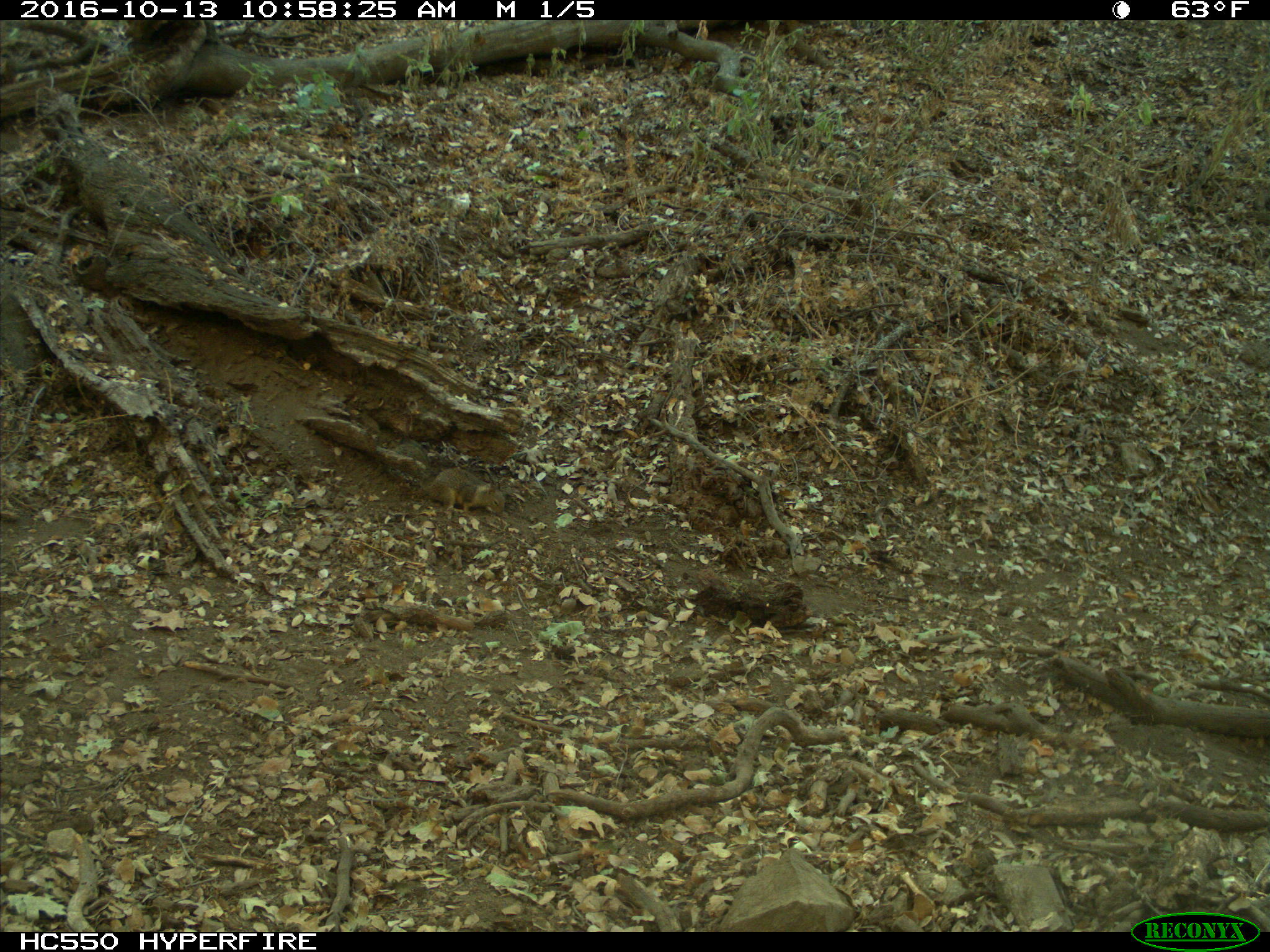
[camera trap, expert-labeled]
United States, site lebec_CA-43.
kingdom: Animalia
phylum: Chordata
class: Mammalia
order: Rodentia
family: Sciuridae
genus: Otospermophilus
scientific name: Otospermophilus beecheyi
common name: california ground squirrel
Otospermophilus beecheyi (california ground squirrel).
________
What you are asked to do —
Return the preceding entries verbatim, with the pictures excluded.

Exercise response —
[camera trap, expert-labeled]
United States, site lebec_CA-43.
kingdom: Animalia
phylum: Chordata
class: Mammalia
order: Rodentia
family: Sciuridae
genus: Otospermophilus
scientific name: Otospermophilus beecheyi
common name: california ground squirrel
Otospermophilus beecheyi (california ground squirrel).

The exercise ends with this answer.